TEXT BLOCK >>

■ ■ ■ ■ ■ ■ ■

2017 Long Trail Adventure

Saturday, Debbie and I returned to the Long Trail (LT) in the Green Mountains of Vermont. It had been too long since we were back! She and I have a tradition of crafting unique mountain adventures that combine two of our loves, trail running and cycling.


In 2005, we hiked the Long Trail End-to-End. It was one of our best trips ever. Over the past dozen years, we have been on sections of the LT many times. Last year, we did the Glastenbury/West-Ridge Loop together. In 2015, we did the same loop with our kids.


In the White Mountains, we have done a couple of Hut Traverses, including one adventure that combined the trail running/hiking and road cycling. We even completed our New England 4,000 footers quest with a trip that concluded with a bike ride through the mountains of Maine. Some day, our kids will join us on these harder trips.

■ ■ ■ ■ ■ ■ ■

DATA >>
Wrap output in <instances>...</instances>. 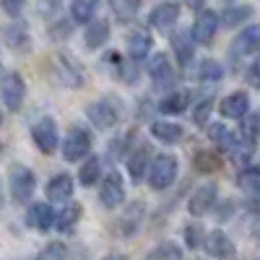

■ ■ ■ ■ ■ ■ ■

DIRECTION A >> In the Long Trail text, in what year did the writer and Debbie hike the Long Trail End-to-End?
DIRECTION B >> List every year written as a number in the Long Trail text.

ANSWER A >> 2005

ANSWER B >> 2017, 2005, 2015